The first look at this comes from creating a standard metadata evolution plot for all journal-article collections. This plot shows the average completeness for eleven metadata elements during the backfile (orange) and current (blue) time periods. The first observation is that, on average, CrossRef collections are generally not very complete with respect to these metadata elements. The average completeness in the current period is 18%, up from 13% during the backfile. Note that the scale maximum in this plot is 50% rather than 100% as it has been in plots in the previous blogs.

Average completeness % for all CrossRef Journal-Article collections during the backfile (orange) and current (blue) time periods. The difference between these two time periods, i.e. the change in completeness, is positive for all metadata elements.

The data indicate that Similarity Checking is the most commonly used metadata element (of the eleven included) during the backfile (31%) and the current (37%) time periods and that Open References increased the most (13%) between the two time periods. Of the remaining elements, most show increases of 5-8%, while Award Numbers, Funders, and Update Policies show increases of 1-2%, and References shows no increase.
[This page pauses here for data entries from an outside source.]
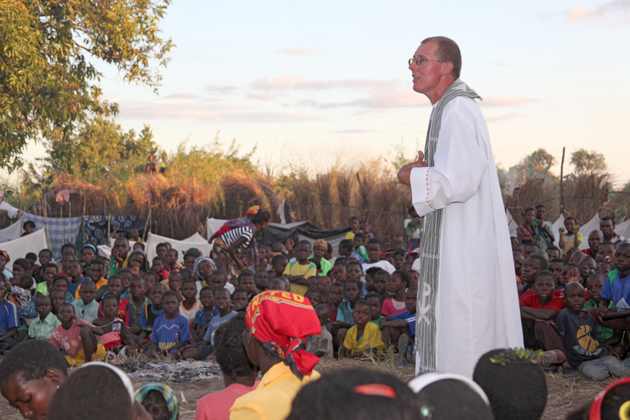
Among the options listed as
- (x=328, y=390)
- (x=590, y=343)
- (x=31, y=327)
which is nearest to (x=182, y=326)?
(x=31, y=327)

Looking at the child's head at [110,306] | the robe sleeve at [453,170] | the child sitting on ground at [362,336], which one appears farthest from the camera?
the child's head at [110,306]

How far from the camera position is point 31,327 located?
6.78 metres

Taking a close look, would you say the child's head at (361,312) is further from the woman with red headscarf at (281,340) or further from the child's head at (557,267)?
the woman with red headscarf at (281,340)

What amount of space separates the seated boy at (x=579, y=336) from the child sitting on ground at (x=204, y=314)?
371cm

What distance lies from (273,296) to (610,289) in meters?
4.58

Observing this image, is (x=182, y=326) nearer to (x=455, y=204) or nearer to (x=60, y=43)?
(x=455, y=204)

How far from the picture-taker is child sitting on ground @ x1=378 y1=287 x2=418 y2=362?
20.2ft

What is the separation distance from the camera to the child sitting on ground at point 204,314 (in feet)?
22.6

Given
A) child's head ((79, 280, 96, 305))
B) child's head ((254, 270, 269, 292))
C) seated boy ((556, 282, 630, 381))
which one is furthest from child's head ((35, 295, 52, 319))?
seated boy ((556, 282, 630, 381))

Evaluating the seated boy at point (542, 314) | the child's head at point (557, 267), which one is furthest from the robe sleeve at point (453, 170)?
the child's head at point (557, 267)

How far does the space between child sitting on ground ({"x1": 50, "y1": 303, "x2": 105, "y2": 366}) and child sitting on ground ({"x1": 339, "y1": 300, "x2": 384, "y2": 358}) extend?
2.62 m

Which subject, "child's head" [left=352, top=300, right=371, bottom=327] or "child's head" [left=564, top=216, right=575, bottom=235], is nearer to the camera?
"child's head" [left=352, top=300, right=371, bottom=327]

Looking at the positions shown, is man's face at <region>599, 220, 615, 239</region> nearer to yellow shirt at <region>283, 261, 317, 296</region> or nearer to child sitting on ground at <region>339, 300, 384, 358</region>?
yellow shirt at <region>283, 261, 317, 296</region>

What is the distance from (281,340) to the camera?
2312 millimetres
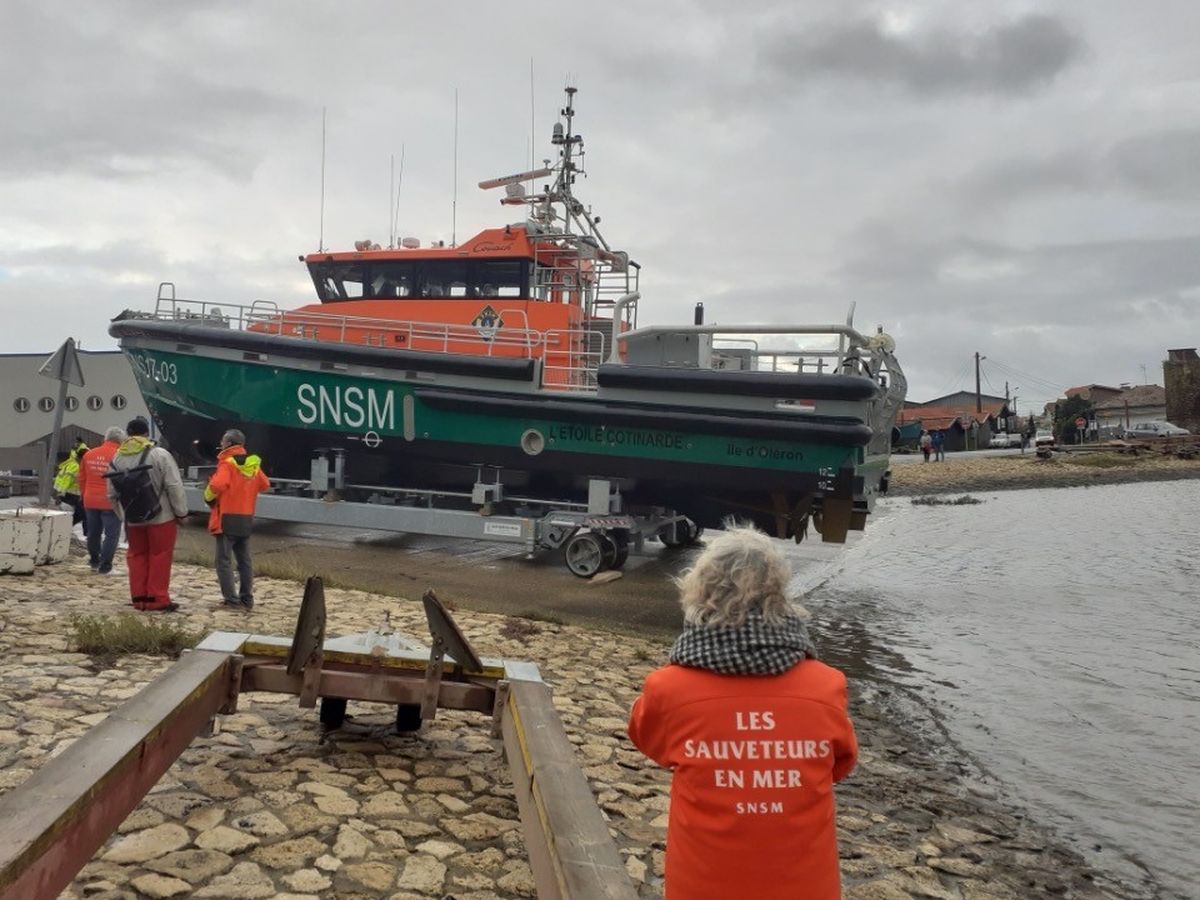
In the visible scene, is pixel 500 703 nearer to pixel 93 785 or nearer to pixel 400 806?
pixel 400 806

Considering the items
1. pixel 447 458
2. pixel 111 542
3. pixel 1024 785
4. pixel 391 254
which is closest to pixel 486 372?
pixel 447 458

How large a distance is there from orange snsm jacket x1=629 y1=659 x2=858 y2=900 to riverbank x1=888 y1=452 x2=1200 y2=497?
2759cm

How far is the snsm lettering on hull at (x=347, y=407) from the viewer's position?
11.0 meters

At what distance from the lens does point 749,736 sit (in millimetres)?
1981

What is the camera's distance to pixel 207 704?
3508 mm

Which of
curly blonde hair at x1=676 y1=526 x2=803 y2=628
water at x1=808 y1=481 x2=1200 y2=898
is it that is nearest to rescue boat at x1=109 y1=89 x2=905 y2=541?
water at x1=808 y1=481 x2=1200 y2=898

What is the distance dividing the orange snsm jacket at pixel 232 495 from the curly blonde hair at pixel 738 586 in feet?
18.1

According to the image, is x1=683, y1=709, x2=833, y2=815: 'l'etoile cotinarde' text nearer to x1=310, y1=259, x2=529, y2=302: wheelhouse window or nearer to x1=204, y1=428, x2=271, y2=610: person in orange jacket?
x1=204, y1=428, x2=271, y2=610: person in orange jacket

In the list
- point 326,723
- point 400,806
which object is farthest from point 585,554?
point 400,806

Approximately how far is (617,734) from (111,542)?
5115 mm

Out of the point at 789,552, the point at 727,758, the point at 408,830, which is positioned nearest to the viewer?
the point at 727,758

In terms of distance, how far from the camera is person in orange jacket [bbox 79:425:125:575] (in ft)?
26.5

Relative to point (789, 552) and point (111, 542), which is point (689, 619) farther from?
point (789, 552)

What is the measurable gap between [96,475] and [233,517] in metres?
2.26
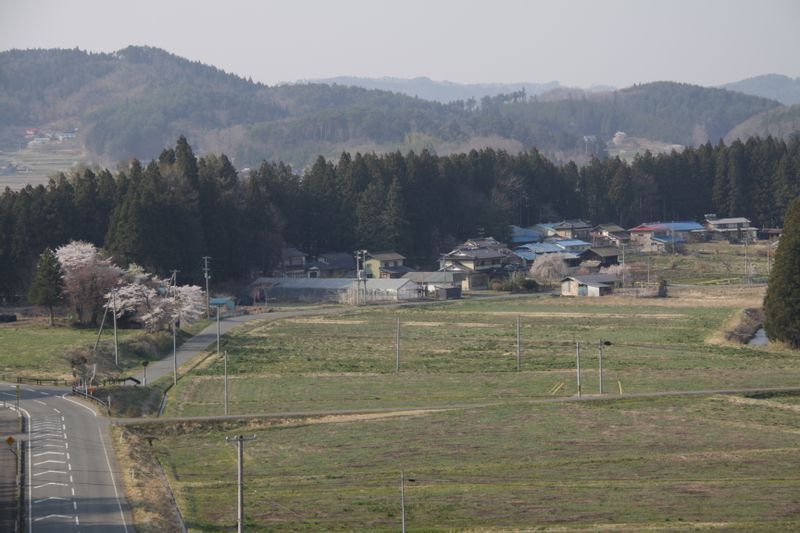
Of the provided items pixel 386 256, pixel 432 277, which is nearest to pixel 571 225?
pixel 386 256

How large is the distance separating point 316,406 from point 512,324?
24877 millimetres

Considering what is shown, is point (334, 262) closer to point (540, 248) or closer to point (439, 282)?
point (439, 282)

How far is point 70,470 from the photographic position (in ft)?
92.5

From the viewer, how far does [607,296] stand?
2891 inches

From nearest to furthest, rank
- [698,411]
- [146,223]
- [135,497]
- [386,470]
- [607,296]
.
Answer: [135,497]
[386,470]
[698,411]
[146,223]
[607,296]

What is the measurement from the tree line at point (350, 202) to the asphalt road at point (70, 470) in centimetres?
3073

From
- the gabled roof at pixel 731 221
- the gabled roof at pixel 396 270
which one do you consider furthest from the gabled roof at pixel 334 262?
the gabled roof at pixel 731 221

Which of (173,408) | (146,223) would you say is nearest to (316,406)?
(173,408)

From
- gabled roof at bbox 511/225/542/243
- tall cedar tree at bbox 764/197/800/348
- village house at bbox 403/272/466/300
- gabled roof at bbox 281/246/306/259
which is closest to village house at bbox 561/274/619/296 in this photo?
village house at bbox 403/272/466/300

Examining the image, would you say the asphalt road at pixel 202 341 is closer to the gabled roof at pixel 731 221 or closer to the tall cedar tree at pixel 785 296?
the tall cedar tree at pixel 785 296

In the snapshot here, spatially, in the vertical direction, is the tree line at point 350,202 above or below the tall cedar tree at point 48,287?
above

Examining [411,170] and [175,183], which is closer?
[175,183]

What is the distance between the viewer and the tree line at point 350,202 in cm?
6844

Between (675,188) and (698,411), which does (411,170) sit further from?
(698,411)
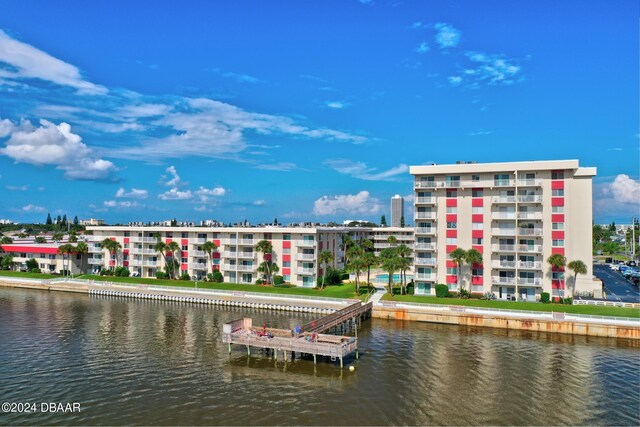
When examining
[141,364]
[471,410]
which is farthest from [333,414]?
[141,364]

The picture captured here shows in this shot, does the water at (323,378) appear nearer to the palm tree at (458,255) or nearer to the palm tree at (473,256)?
the palm tree at (473,256)

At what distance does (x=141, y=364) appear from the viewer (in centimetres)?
4406

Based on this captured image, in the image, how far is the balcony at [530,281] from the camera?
7119 centimetres

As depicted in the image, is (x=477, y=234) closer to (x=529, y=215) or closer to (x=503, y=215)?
(x=503, y=215)

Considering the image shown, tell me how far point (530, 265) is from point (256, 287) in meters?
48.4

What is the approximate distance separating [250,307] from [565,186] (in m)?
55.0

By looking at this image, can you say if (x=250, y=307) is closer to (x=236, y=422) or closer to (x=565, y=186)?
(x=236, y=422)

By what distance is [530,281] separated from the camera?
235 ft

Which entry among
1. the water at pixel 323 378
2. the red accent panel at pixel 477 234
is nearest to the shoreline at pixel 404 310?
the water at pixel 323 378

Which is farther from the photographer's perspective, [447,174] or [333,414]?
[447,174]

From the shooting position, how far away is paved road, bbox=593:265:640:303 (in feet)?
237

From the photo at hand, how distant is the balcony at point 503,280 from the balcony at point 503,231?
720 centimetres

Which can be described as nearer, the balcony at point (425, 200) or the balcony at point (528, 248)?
the balcony at point (528, 248)

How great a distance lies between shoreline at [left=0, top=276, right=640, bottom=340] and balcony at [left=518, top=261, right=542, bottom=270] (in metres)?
12.4
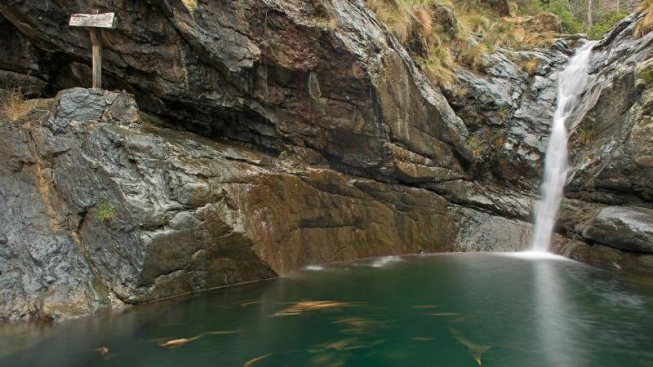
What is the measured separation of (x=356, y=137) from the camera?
11.0 m

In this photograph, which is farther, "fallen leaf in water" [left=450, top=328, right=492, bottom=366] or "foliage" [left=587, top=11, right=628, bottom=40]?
"foliage" [left=587, top=11, right=628, bottom=40]

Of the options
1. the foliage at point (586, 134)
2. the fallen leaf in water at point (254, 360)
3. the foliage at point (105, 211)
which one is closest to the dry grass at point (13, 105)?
the foliage at point (105, 211)

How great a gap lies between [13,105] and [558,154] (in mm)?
14067

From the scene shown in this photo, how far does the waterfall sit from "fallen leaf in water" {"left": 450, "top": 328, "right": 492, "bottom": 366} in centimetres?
790

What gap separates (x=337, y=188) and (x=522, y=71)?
9.39m

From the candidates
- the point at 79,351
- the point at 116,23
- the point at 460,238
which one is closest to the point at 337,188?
the point at 460,238

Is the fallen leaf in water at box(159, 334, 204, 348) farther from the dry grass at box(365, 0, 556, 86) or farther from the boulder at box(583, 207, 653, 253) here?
the dry grass at box(365, 0, 556, 86)

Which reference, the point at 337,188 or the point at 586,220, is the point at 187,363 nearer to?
the point at 337,188

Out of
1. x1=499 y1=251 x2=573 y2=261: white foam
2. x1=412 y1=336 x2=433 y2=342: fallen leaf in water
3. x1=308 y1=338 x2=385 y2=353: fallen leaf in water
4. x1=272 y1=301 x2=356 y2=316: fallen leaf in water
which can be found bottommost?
x1=308 y1=338 x2=385 y2=353: fallen leaf in water

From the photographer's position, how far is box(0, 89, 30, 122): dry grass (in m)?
7.71

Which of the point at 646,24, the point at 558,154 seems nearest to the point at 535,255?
the point at 558,154

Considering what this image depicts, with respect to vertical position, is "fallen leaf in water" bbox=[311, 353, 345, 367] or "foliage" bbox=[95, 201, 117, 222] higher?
"foliage" bbox=[95, 201, 117, 222]

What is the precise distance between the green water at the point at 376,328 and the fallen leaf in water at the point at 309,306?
0.05m

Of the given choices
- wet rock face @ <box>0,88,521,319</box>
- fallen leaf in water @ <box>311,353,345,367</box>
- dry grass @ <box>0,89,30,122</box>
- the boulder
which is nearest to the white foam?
the boulder
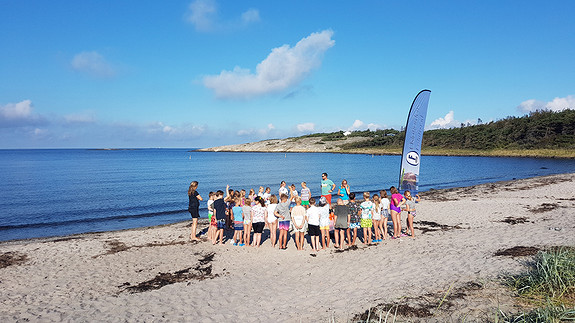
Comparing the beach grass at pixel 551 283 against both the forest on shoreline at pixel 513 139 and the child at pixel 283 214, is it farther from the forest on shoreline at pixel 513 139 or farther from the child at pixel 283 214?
the forest on shoreline at pixel 513 139

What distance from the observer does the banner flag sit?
1335 centimetres

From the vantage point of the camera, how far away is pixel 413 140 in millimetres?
13469

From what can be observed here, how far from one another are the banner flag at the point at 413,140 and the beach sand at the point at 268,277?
233 cm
A second way to look at these data is to determine the % of collections that have content for the metadata elements included in the Participation Reports for two time periods. Similar to the earlier case, Similarity Checking occurs in more collections (43%) than any other metadata element in both time periods. The number of collections with Reference metadata is also high, but decreased in the current period.

The % of CrossRef collections that include metadata elements during the backfile (orange) and current (blue) time periods. Note that this percentage has increased for all metadata elements except references. While completeness of references has decreased by 7%, completeness of Open References has increased by 13%. This indicates migration of the entire collection towards open-references.

Another question of interest is: how many collections were nearly complete (>90%) in these two time periods with respect to these elements. This Figure shows numbers to address this question. Of course, the numbers are smaller, and in this case, the current period (blue) has more almost complete collections for all elements. The largest increase in % almost complete collections is 13% for open references.

The % of CrossRef collections that are almost complete (90+%) during the backfile (orange) and current (blue) time periods. The % of Open References shows the largest increase (13%).

These last two datasets can be combined to answer the question: how likely is it that a collection that includes a particular element has that element in all of the records in the collection. These data are shown in the final figure. The light blue region shows the current data on % collections with content and the dark blue data show the % of collections which are almost complete for each element. If these two numbers are close, it means that if a collection includes an element, it is present in most of the records in the collection. This is essentially true for Open References and means that a metadata provider that provides open references tends to include them in all records.

A comparison of the % of collections that currently have content (light blue) and those that are almost compete (dark blue) for each element. When these two numbers are close (as in the Open References case, it indicates that collections that include an element include it in almost all records in the collection.

Conclusions

Overall, these data show that CrossRef metadata have improved and that there is room for much larger improvements in the future.

CrossRef introduced the CrossRef Participation Reports saying “Membership of Crossref is not just about getting a persistent identifier for your content, it’s about placing your content in context by providing as much metadata as possible and looking after it long-term”. A presentation by Stephanie Dawson from ScienceOpen showed that “articles with additional metadata had much higher average views than those without - depositing richer metadata helps you get the best value from your DOIs”. The focus of these quantitative reports is clearly on improvements to the CrossRef metadata which increasing understanding of the context in which a particular resource exists, i.e. connecting resources into the web of scholarly communication.

The data presented here indicate that most CrossRef collections do not currently include most of the metadata elements measured in the CrossRef Participation reports, i.e. there are many opportunities for members to increase the value of their CrossRef metadata by adding connections to other kinds of content. The importance of this type of information is highlighted in the FAIR Data Principles which include “metadata include qualified references to other data”, so members also benefit from increases in “FAIRness” of their collections by adding this content. My interest is measuring those improvements to identify and highlight examples of CrossRef members that are implementing them. Those results are coming up.